> _PASSAGE SHOWN_:

━━━

2018-01-10 23:06:58

by Gabriel C

[permalink] [raw]
Subject: EDAC-AMD64: what is the ecc_msg good for ?


Hi Borislav,

while doing some testings with a EPYC box I notice
these strange messages when a Node is disabled.

I really do think the message is confusing since
we tell 'Node X: ... disabled' followed by a
INFO on the edac driver which tells the driver will not load.

Also even worse , we suggest to use ecc_enable_override then,
which can cause wrose things.. We really should not suggest
something like this by default.

So why this is still needed ?
I think is clear what 'Node X: .... disabled' means ?

Also if is still needed I suggest to chage that a bit like:


static const char *ecc_msg =
"No ECC capability or ECC disabled in BIOS , module will not load.\n"


then add the node to the amd64_info()

....

if (!ecc_en || !nb_mce_en) {
amd64_info("Node %d: %s", nid, ecc_msg);
....

Or move that all to edac_dbg() ?


Regards,

Gabriel C


2018-01-10 23:13:02

by Borislav Petkov

[permalink] [raw]
Subject: Re: EDAC-AMD64: what is the ecc_msg good for ?

━━━

> _DATASET RECORDS_:
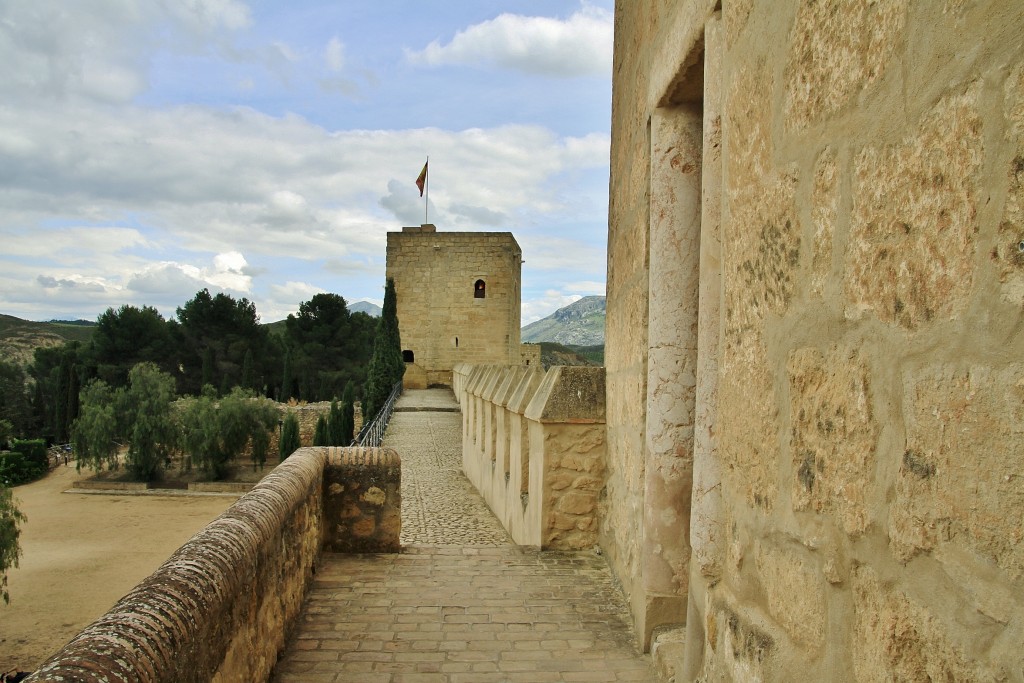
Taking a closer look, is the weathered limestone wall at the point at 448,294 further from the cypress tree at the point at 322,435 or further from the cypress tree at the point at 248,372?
the cypress tree at the point at 248,372

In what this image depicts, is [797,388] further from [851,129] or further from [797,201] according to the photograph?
[851,129]

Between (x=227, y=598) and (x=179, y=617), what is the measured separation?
1.44ft

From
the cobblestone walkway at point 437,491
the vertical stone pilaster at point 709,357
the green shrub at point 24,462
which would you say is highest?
the vertical stone pilaster at point 709,357

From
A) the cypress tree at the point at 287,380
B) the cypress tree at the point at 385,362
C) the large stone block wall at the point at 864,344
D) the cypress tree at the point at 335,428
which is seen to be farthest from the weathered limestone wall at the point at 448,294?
the large stone block wall at the point at 864,344

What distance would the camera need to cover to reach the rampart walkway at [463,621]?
348cm

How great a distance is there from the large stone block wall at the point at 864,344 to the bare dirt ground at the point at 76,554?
11533 mm

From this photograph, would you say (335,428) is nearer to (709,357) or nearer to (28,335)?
(709,357)

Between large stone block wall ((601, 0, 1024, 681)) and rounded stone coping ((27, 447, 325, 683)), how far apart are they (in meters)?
1.60

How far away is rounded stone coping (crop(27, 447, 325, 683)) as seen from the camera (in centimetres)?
178

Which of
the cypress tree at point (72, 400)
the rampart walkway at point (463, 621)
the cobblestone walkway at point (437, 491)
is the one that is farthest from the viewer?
the cypress tree at point (72, 400)

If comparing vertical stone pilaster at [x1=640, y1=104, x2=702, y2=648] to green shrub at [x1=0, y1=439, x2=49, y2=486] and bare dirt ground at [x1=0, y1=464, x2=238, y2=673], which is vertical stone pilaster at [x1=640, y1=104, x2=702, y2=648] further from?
green shrub at [x1=0, y1=439, x2=49, y2=486]

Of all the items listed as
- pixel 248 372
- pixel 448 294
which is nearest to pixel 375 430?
pixel 448 294

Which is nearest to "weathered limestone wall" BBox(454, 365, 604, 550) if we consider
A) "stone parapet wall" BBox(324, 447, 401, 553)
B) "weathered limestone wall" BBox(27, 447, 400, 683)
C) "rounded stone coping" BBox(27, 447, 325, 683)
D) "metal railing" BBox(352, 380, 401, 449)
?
"stone parapet wall" BBox(324, 447, 401, 553)

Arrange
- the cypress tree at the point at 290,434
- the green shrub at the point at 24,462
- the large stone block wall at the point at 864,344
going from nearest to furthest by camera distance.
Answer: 1. the large stone block wall at the point at 864,344
2. the cypress tree at the point at 290,434
3. the green shrub at the point at 24,462
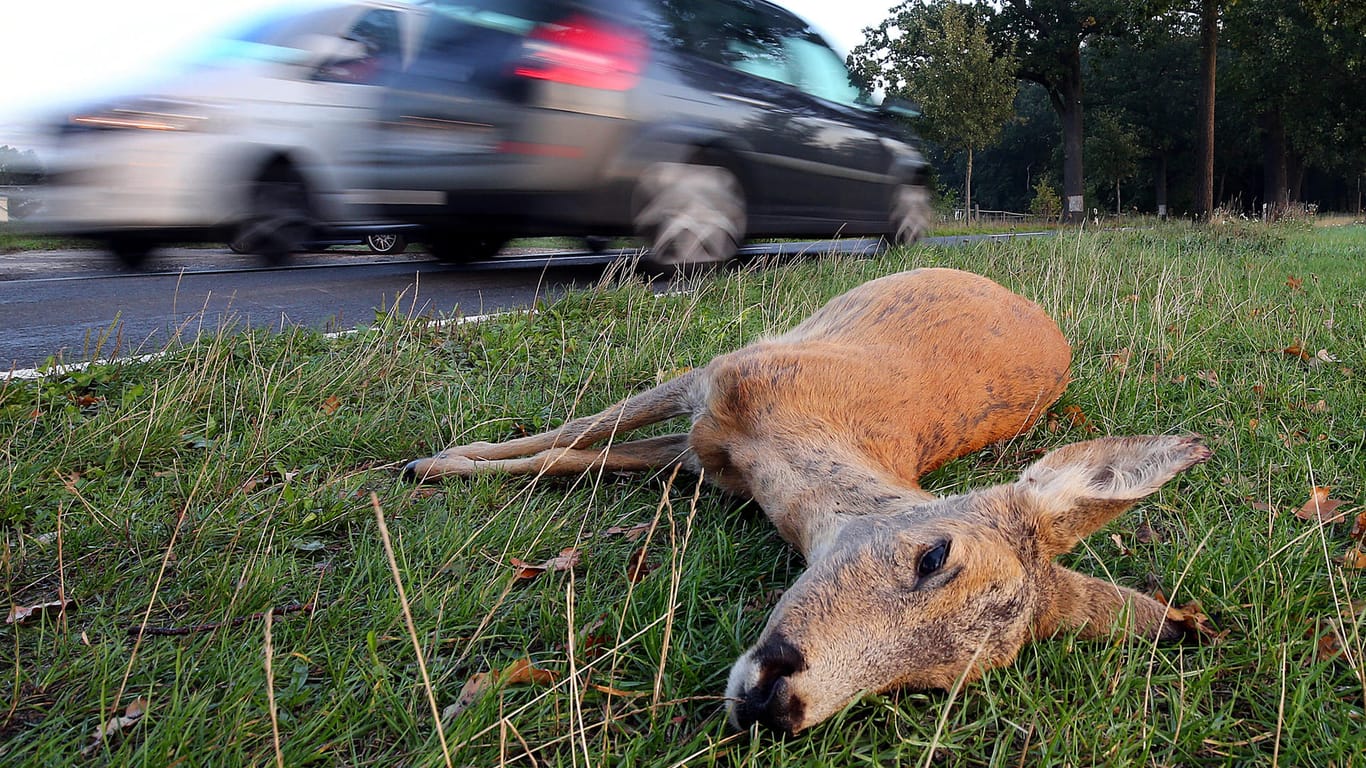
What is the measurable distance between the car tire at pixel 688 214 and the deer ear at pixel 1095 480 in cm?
477

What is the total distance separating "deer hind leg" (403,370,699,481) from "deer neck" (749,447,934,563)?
58cm

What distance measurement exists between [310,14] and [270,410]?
16.7 ft

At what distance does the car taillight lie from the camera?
5.88 m

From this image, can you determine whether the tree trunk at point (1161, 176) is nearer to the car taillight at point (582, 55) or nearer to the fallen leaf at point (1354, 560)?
the car taillight at point (582, 55)

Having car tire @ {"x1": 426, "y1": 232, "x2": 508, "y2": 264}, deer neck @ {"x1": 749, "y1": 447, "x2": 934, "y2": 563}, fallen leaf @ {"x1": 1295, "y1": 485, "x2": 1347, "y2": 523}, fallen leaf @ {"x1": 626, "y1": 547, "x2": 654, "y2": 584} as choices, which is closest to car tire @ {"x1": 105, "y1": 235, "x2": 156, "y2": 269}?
car tire @ {"x1": 426, "y1": 232, "x2": 508, "y2": 264}

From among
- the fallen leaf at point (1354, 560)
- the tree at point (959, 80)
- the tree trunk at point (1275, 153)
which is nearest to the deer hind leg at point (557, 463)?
the fallen leaf at point (1354, 560)

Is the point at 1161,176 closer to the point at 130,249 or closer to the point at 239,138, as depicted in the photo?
→ the point at 239,138

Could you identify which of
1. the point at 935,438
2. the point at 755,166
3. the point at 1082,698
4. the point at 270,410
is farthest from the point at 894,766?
the point at 755,166

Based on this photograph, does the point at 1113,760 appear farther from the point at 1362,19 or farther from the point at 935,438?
the point at 1362,19

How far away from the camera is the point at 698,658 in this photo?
214 centimetres

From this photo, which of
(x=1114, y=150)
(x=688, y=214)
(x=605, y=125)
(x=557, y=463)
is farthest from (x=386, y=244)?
(x=1114, y=150)

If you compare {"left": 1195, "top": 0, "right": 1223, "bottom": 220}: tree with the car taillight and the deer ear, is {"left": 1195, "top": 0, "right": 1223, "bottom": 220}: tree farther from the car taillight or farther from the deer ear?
the deer ear

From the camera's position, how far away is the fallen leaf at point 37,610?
81.9 inches

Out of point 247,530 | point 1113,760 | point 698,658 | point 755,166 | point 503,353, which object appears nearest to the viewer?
point 1113,760
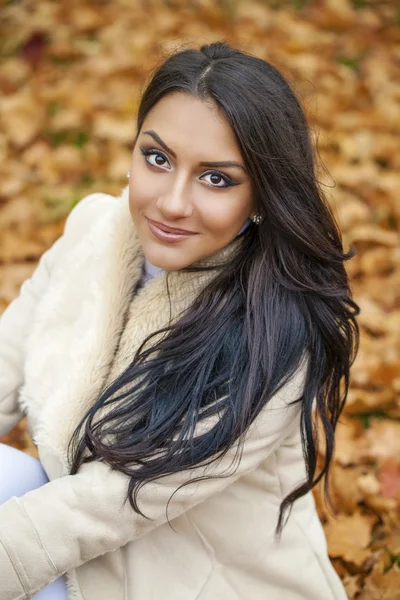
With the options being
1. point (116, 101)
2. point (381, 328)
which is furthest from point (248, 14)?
point (381, 328)

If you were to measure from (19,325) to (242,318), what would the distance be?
0.60 m

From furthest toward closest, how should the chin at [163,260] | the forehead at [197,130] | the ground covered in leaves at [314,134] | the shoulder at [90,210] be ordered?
the ground covered in leaves at [314,134] → the shoulder at [90,210] → the chin at [163,260] → the forehead at [197,130]

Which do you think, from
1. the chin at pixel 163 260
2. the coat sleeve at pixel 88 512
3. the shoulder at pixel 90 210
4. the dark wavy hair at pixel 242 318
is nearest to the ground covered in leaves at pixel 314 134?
the shoulder at pixel 90 210

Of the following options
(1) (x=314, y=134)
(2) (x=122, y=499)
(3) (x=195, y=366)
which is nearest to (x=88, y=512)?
(2) (x=122, y=499)

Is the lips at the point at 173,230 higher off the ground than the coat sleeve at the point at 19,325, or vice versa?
the lips at the point at 173,230

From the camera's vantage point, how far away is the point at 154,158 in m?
1.34

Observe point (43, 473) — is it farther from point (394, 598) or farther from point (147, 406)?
point (394, 598)

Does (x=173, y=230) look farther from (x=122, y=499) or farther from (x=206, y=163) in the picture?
(x=122, y=499)

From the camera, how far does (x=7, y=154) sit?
3223 mm

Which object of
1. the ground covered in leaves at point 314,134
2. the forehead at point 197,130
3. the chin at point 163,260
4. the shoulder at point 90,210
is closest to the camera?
the forehead at point 197,130

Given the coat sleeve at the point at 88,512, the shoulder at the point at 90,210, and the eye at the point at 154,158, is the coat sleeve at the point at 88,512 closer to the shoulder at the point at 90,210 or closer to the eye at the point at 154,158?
the eye at the point at 154,158

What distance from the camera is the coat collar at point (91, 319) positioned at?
1.44 m

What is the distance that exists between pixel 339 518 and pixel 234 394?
33.6 inches

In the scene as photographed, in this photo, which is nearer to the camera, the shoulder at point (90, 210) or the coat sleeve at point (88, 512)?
the coat sleeve at point (88, 512)
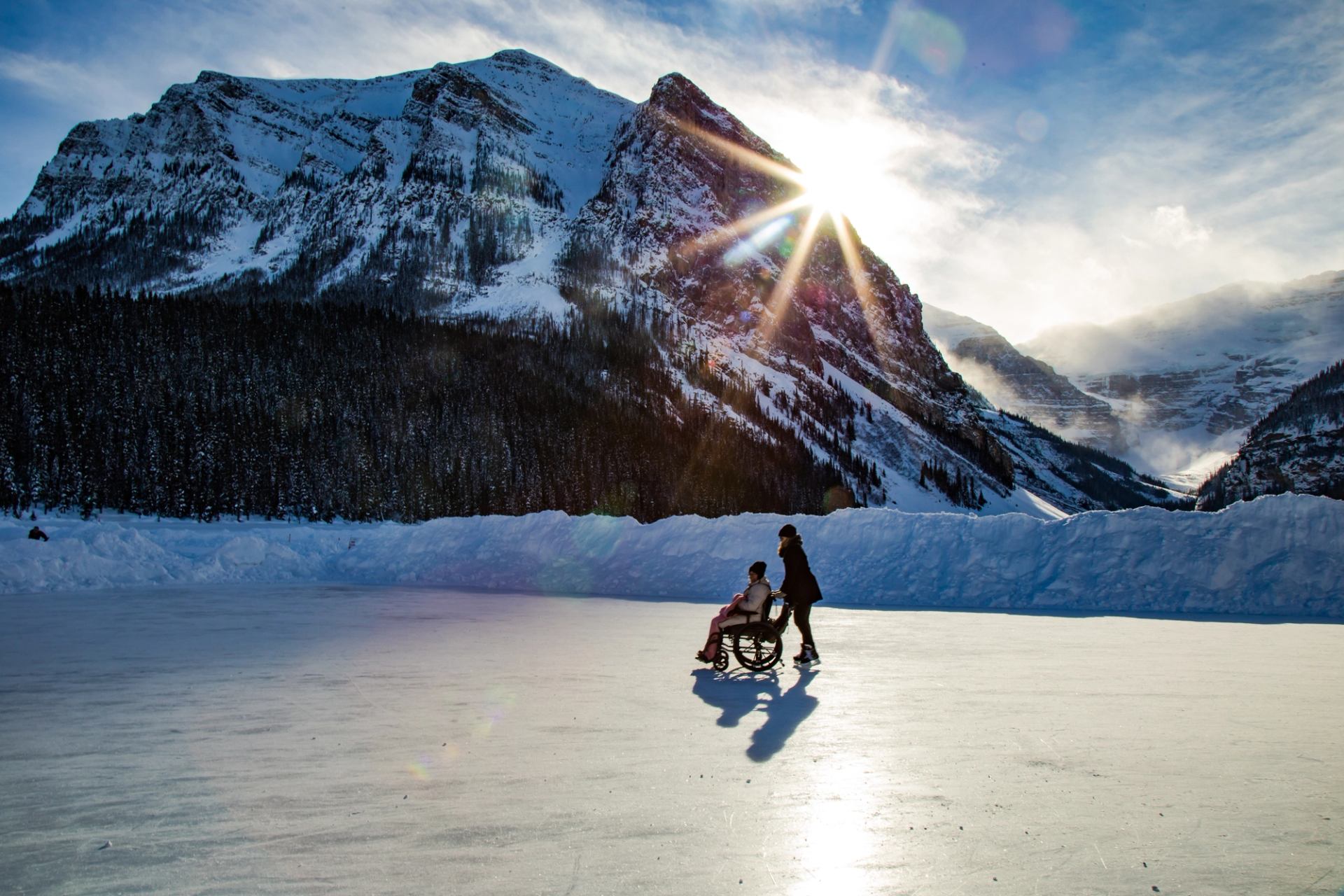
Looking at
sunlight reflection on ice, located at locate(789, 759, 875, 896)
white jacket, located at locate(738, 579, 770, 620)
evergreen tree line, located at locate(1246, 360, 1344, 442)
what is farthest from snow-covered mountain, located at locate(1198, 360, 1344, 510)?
sunlight reflection on ice, located at locate(789, 759, 875, 896)

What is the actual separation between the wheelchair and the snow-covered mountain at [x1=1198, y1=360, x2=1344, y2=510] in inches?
6650

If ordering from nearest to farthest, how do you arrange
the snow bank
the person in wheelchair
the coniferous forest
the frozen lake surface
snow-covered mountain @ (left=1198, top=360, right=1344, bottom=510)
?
the frozen lake surface → the person in wheelchair → the snow bank → the coniferous forest → snow-covered mountain @ (left=1198, top=360, right=1344, bottom=510)

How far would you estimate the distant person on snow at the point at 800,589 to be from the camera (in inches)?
479

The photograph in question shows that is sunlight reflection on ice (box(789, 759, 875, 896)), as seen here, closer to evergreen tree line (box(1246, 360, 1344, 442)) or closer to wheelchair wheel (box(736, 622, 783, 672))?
wheelchair wheel (box(736, 622, 783, 672))

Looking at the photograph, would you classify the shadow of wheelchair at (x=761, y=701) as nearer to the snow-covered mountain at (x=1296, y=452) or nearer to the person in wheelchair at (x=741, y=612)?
the person in wheelchair at (x=741, y=612)

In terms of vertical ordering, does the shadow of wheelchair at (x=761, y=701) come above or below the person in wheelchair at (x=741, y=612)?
below

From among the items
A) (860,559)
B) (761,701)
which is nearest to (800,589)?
(761,701)

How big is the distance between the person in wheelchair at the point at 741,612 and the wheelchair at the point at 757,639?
0.06ft

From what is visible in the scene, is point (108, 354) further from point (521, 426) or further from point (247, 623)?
point (247, 623)

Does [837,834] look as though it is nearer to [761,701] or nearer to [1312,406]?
[761,701]

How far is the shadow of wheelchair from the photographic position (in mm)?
7559

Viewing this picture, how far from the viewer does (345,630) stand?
14.3 metres

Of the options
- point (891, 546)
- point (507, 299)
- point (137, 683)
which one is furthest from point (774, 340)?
point (137, 683)

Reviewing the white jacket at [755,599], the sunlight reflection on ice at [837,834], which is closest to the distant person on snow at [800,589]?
the white jacket at [755,599]
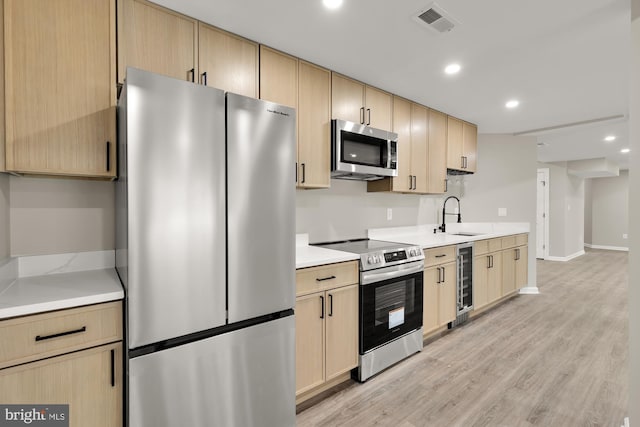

━━━

> _TO BE DONE_:
1 > Set down the part of the EDAC-AMD64 message between "2018-01-10 23:06:58" and "Node is disabled.", inclusive.
2 > In the EDAC-AMD64 message, why does the writer object to suggesting ecc_enable_override by default?
The entries were taken from a different source.

> _TASK-BY-TASK SOLUTIONS_:
1 >
2018-01-10 23:06:58

by Gabriel C

[permalink] [raw]
Subject: EDAC-AMD64: what is the ecc_msg good for ?


Hi Borislav,

while doing some testings with a EPYC box I notice
these strange messages when a Node is disabled.

2 > The writer objects because using ecc_enable_override can cause worse things. For that reason, the writer thinks it should not be suggested by default.